**Testo di riferimento:**
↓
E noi? Noi spesso mettiamo di mezzo delle indecisioni, delle condizioni, tante incertezze.
Scegliere Cristo equivale a vivere la radicalità in lui.
Paolo ci ricorda che i tempi sono stretti e dobbiamo abbandonare ogni legame con questo mondo per seguire la Parola di Dio.

Accettare la Buona Notizia motiva un cambiamento radicale di vita, cioè una nuova creazione.
Ma questa conversione dimostra la serietà e la coerenza della fede.
 
Oggi spetta a noi essere, per vocazione, i continuatori di quell’opera, iniziata da Cristo, proseguita dagli apostoli e dai primi testimoni della fede. Spetta a noi irradiare nel mondo la parola di salvezza del Vangelo. È sorprendente davvero che il Signore abbia voluto affidare l’annuncio e la testimonianza della Sua Parola a uomini fragili e peccatori, ma convertiti dalla sua chiamata e sorretti dalla sua grazia. L’unica cosa che Dio ci chiede è di lasciarci coinvolgere; dare a Lui la disponibilità a metterci in gioco e a fidarci e andare. Ci viene chiesto un’unica cosa: abbandonarci a Lui.
↑
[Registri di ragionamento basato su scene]
↓
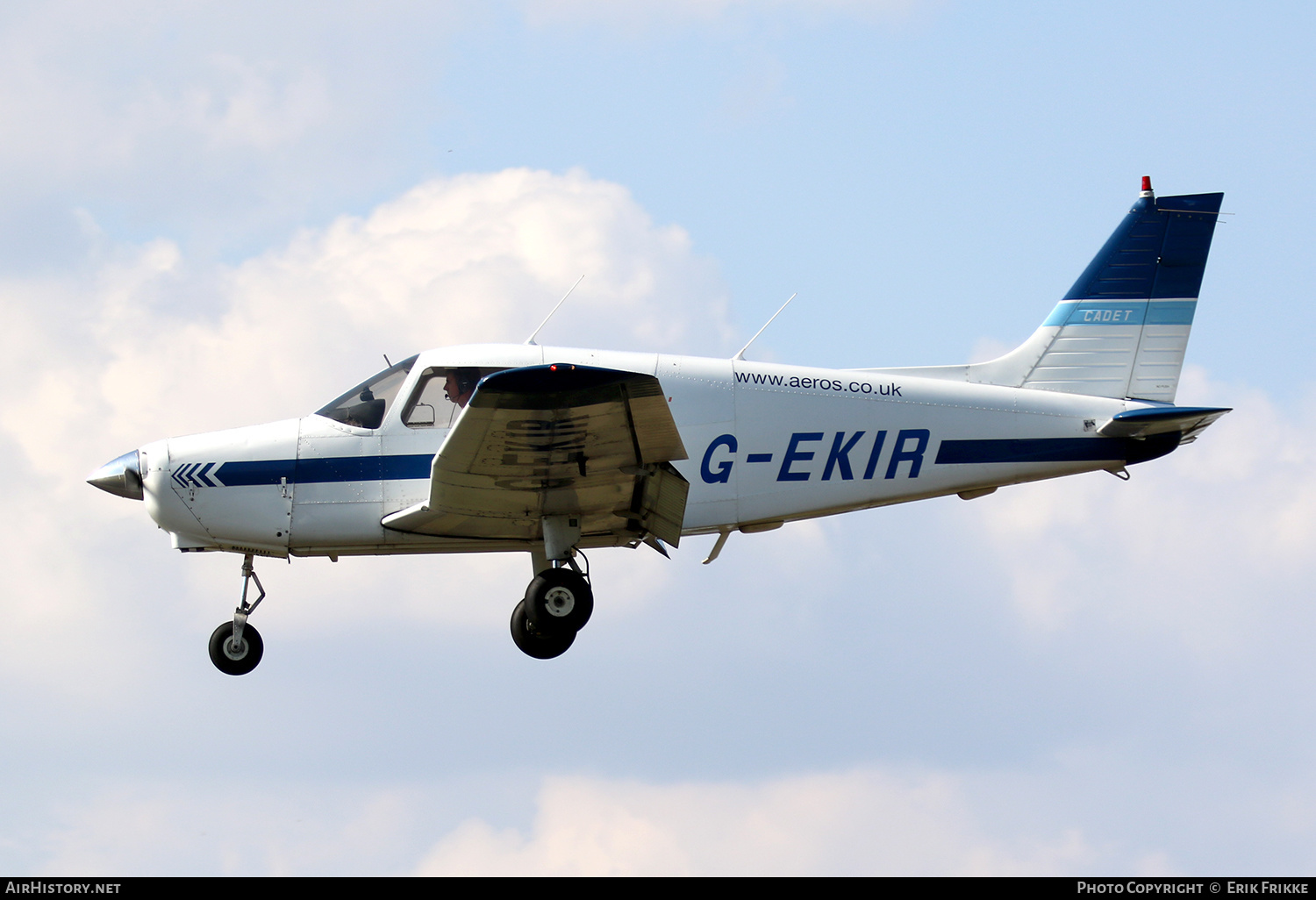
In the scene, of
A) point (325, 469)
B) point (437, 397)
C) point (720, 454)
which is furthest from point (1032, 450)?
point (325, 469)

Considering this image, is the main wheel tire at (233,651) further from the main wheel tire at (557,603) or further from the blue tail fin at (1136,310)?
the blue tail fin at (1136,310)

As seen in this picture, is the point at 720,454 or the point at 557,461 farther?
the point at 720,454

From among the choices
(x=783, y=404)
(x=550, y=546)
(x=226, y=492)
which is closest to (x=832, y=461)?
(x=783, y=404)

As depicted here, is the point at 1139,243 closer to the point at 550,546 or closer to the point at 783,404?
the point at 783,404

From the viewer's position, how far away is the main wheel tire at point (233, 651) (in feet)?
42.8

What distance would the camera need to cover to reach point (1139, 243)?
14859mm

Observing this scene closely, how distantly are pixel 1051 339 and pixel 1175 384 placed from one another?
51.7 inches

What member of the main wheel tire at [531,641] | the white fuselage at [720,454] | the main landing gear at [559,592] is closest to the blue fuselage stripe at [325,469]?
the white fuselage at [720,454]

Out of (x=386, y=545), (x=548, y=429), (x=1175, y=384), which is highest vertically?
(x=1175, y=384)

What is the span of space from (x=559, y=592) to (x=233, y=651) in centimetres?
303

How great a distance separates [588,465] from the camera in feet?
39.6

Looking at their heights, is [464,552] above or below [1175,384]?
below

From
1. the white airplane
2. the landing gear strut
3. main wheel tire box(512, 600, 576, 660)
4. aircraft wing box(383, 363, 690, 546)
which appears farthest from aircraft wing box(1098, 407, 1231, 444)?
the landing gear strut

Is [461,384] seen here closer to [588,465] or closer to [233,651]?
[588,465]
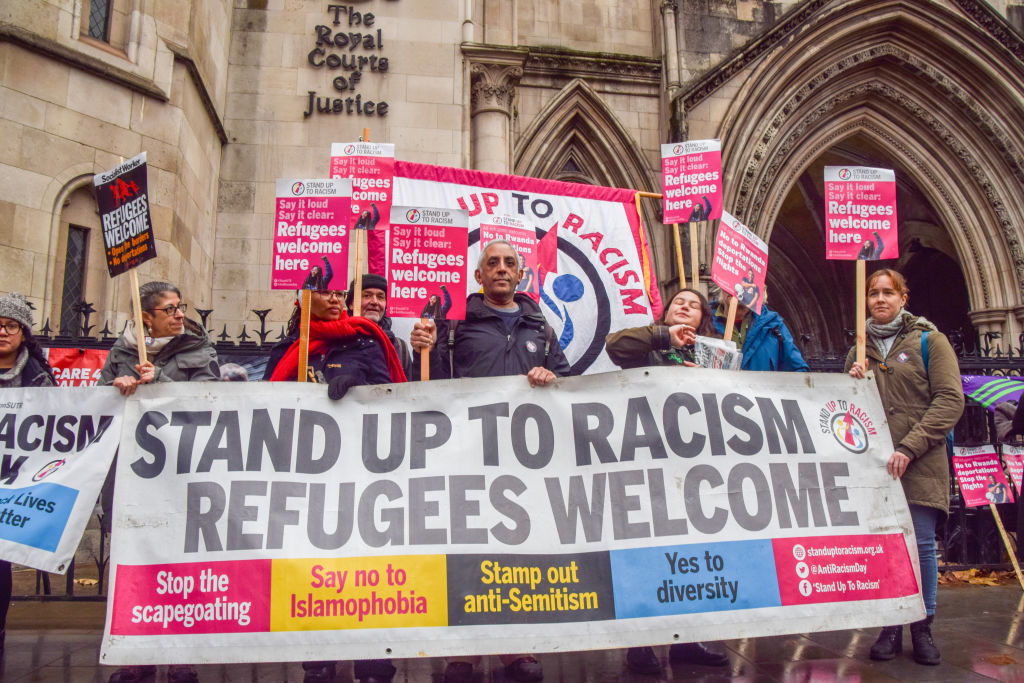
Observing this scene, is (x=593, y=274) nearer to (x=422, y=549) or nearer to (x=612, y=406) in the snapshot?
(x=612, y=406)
↑
**Consegne dell'esercizio:**
A – Rispondi a queste domande sul testo dedicato alla chiamata alla conversione:
(i) Che cosa ricorda Paolo riguardo ai tempi?
(ii) Che cosa dimostra la conversione?
(iii) A chi il Signore ha voluto affidare l'annuncio e la testimonianza della Sua Parola?
B – Ripeti parola per parola il passo del testo sulla chiamata alla conversione che comincia con "Accettare la Buona" e prosegue fino a "abbandonarci a Lui.".

**Risposte:**
A –
(i) Paolo ricorda che i tempi sono stretti.
(ii) La conversione dimostra la serietà e la coerenza della fede.
(iii) L'ha affidato a uomini fragili e peccatori, ma convertiti dalla sua chiamata e sorretti dalla sua grazia.

B –
Accettare la Buona Notizia motiva un cambiamento radicale di vita, cioè una nuova creazione.
Ma questa conversione dimostra la serietà e la coerenza della fede.
 
Oggi spetta a noi essere, per vocazione, i continuatori di quell’opera, iniziata da Cristo, proseguita dagli apostoli e dai primi testimoni della fede. Spetta a noi irradiare nel mondo la parola di salvezza del Vangelo. È sorprendente davvero che il Signore abbia voluto affidare l’annuncio e la testimonianza della Sua Parola a uomini fragili e peccatori, ma convertiti dalla sua chiamata e sorretti dalla sua grazia. L’unica cosa che Dio ci chiede è di lasciarci coinvolgere; dare a Lui la disponibilità a metterci in gioco e a fidarci e andare. Ci viene chiesto un’unica cosa: abbandonarci a Lui.